[retry] Add centralized retry/backoff abstraction#1007
Conversation
Introduces retry/ — a context-aware, exponential-backoff retry package
wrapping cenkalti/backoff/v4. Provides a reusable abstraction to replace
ad-hoc retry loops across Meshery components.
Changes:
- Add retry/{retry,options,errors,retry_test}.go
- Do(ctx, op, ...opts) with production-safe defaults
(500 ms initial, x1.5 growth, +/-30% jitter, 2 min cap)
- Permanent(err) escape hatch for non-retryable errors
- IsPermanent(err) using errors.As for proper chain unwrapping
- WithLogNotifier bridges retries to MeshKit logger.Handler
- 15 table-driven tests, race-detector clean
- Promote cenkalti/backoff/v4 v4.3.0 from indirect to direct in go.mod
Relates to meshery/meshery#19275
Signed-off-by: Pranav Dhiran <dhiranpranav72@gmail.com>
|
Yay, your first pull request! 👍 A contributor will be by to give feedback soon. In the meantime, you can find updates in the #github-notifications channel in the community Slack. |
There was a problem hiding this comment.
Code Review
This pull request introduces a centralized, context-aware exponential backoff retry package wrapping github.com/cenkalti/backoff/v4. It includes a configurable Do function, functional options for tuning backoff parameters, and helpers for handling permanent errors. Feedback suggests upgrading to backoff/v5 for consistency, improving the documentation examples to use context-aware HTTP calls, and refining the Operation signature to include a context.

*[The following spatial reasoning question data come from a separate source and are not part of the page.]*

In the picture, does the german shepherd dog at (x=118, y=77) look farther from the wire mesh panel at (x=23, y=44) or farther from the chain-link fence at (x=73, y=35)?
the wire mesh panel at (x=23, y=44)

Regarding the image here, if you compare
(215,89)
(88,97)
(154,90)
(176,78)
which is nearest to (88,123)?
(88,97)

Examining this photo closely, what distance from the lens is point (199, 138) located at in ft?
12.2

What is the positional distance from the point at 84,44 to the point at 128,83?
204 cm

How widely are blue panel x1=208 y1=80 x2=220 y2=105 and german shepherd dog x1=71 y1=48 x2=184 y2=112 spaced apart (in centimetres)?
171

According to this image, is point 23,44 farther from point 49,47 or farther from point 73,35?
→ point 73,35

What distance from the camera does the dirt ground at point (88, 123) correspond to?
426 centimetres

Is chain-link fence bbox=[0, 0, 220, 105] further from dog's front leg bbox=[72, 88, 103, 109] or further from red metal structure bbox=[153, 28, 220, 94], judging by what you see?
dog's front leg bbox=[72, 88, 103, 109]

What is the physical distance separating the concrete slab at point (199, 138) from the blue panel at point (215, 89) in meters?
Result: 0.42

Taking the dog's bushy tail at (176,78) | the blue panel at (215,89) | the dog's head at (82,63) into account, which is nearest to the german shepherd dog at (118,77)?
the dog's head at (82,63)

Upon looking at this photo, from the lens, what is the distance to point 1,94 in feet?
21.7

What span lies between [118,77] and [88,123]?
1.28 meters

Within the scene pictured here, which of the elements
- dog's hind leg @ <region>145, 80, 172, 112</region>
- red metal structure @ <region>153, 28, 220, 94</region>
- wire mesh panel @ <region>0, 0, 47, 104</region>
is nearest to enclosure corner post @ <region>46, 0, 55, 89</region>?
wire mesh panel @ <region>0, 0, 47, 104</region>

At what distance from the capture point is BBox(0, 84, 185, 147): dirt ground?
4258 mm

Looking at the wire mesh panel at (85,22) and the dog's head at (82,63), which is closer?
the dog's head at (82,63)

Additionally, suggestions were made to optimize the Do function by checking the context before the first attempt, simplifying the internal retry call, and tightening test assertions for permanent errors.
be1d278 to
02affd4
Compare
Co-authored-by: gemini-code-assist[bot] <176961590+gemini-code-assist[bot]@users.noreply.github.com> Signed-off-by: Pranav Dhiran <dhiranpranav72@gmail.com>
Co-authored-by: gemini-code-assist[bot] <176961590+gemini-code-assist[bot]@users.noreply.github.com> Signed-off-by: Pranav Dhiran <dhiranpranav72@gmail.com>
- Simplified RetryNotify call - Added TODO about missing context.Context in Operation signature - Updated example to use context-aware http.NewRequestWithContext Signed-off-by: Pranav Dhiran <dhiranpranav72@gmail.com>
Signed-off-by: Pranav Dhiran <dhiranpranav72@gmail.com>
|
cc @leecalcote Wanted to flag this is ready for review when you get a chance — happy to walk through the approach or adjust based on feedback. |
- Rename errors.go to error.go - Pass context.Context to Operation signature - Use structured logging in WithLogNotifier Signed-off-by: Pranav Dhiran <dhiranpranav72@gmail.com>
9a6c9c9 to
08b2ca7
Compare
cd16bc1 to
7f9d6e5
Compare
icoderarely
left a comment
There was a problem hiding this comment.
LGTM, might need a maintainers eye on it now for this to be merged if this is a fix they want. Good work @Pranav-d33
|
@icoderarely Can you point me to the right person to ping ??? |
|
hey, did you not create an issue or forgot to link this pr to an issue you are working on? and the one who assigned you might be the first person you could tag. Also have some patience, it's a big project, alot of work is happening in parallel and maintainers/members need time too to get back to each. So best bet would be to tag, wait for a day, if there is no response msg this on slack community that you need this pr to be reviewed/merged. |
|
The issue is in Meshery/meshery and lee was the one who assigned it to me, thats why i pinged him in slack... |
|
oh we gotta tag someone else then (some exceptions mate) |
|
@Omkar-Ugal who could be the right person to tag? |
|
please link the pr with the issue |
it is linked, meshery/meshery#19275 , the issue is in meshery actually, do i create a new issue in meshkit as well? |
Signed-off-by: Pranav Dhiran <dhiranpranav72@gmail.com> Closes meshery#1008 Signed-off-by: Pranav Dhiran <dhiranpranav72@gmail.com>
7f9d6e5 to
628892a
Compare
There was a problem hiding this comment.
The change for go.mod is not required.
While majority of the code looks ok to me, I was wondering what would happen if a caller called WithMultiplier or WithJitter with negative values for instance. Isn't it good to validate and set the values to default rather than blindly setting them in options.go?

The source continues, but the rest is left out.